Given three positive numbers $a, b, c$ so that $8abc\geqq a+ b+ c+ 5$. Prove that $$\frac{1}{a+ 2b}+ \frac{1}{b+ 2c}+ \frac{1}{c+ 2a}\leqq 1$$
The best $constant$ here is also $8$, which I found by using discriminant and $uvw$. On the other hand, how do I make condition homogeneous as $\lceil$https://math.stackexchange.com/a/3140810/689452$\rfloor$ ?

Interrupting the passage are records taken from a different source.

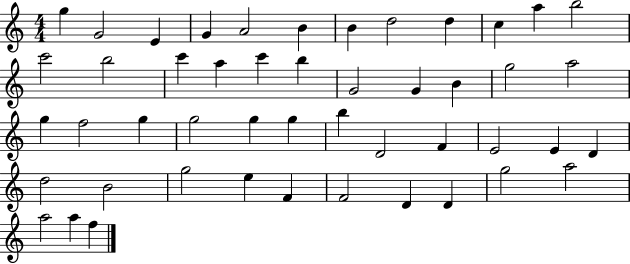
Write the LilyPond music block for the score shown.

{
  \clef treble
  \numericTimeSignature
  \time 4/4
  \key c \major
  g''4 g'2 e'4 | g'4 a'2 b'4 | b'4 d''2 d''4 | c''4 a''4 b''2 | \break c'''2 b''2 | c'''4 a''4 c'''4 b''4 | g'2 g'4 b'4 | g''2 a''2 | \break g''4 f''2 g''4 | g''2 g''4 g''4 | b''4 d'2 f'4 | e'2 e'4 d'4 | \break d''2 b'2 | g''2 e''4 f'4 | f'2 d'4 d'4 | g''2 a''2 | \break a''2 a''4 f''4 | \bar "|."
}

Let $\sum\limits_{cyc}\frac{1}{a+2b}>1$, $a=kx$, $b=ky$ and $c=kz$ such that $k>0$ and $$\sum_{cyc}\frac{1}{x+2y}=1.$$ Thus, $$\sum_{cyc}\frac{1}{kx+2ky}>1,$$ which gives $$0<k<1.$$ But the condition gives $$k(8k^2xyz-x-y-z)\geq5,$$ which says $$8k^2xyz-x-y-z>0$$ and we obtain: $$5\leq k(8k^2xyz-x-y-z)<8k^2xyz-x-y-z<8xyz-x-y-z,$$ which is a contradiction because we'll prove now that $$8xyz-x-y-z\leq5.$$ Indeed, we need to prove that $$8xyz\left(\sum\limits_{cyc}\frac{1}{x+2y}\right)^3-(x+y+z)\sum\limits_{cyc}\frac{1}{x+2y}\leq5.$$ Now, let $x=\min\{x,y,z\}$, $y=x+u$ and $z=x+v.$
Thus, $u\geq0$, $v\geq0$ and we need to prove that: $$21870(u^2-uv+v^2)x^7+2187(18u^3+u^2v+15uv^2+18v^3)x^6+$$ $$+162(161u^4+218u^3v+402u^2v^2+596uv^3+161v^4)x^5+$$ $$+27(278u^5+889u^4v+2345u^3v^2+4691u^2v^3+2551uv^4+278v^5)x^4+$$ $$+2(400u^6+2688u^5v+12876u^4v^2+38915u^3v^3+39660u^2v^4+9924uv^5+400v^6)x^3+$$ $$+(8u^7+236u^6v+4398u^5v^2+21367u^4v^3+38341u^3v^4+20490u^2v^5+2108uv^6+8v^6)x^2+$$ $$+4uv(-4u^6+66u^5v+639u^4v^2+1801u^3v^3+1914u^2v^4+492uv^5+8v^6)x+4u^2v^2(u+2v)^2(2u^3+19u^2v+2v^3)\geq0,$$ for which it's enough to prove that $$8u^7x^2+4uv(-4u^6)x+4u^2v^2\cdot u^2\cdot2u^3\geq0$$ or $$8u^7x^2-16u^7vx+8u^7v^2\geq0$$ or $$8u^7(x^2-2vx+v^2)\geq0$$ or $$8u^7(x-v)^2\geq0$$ and we are done!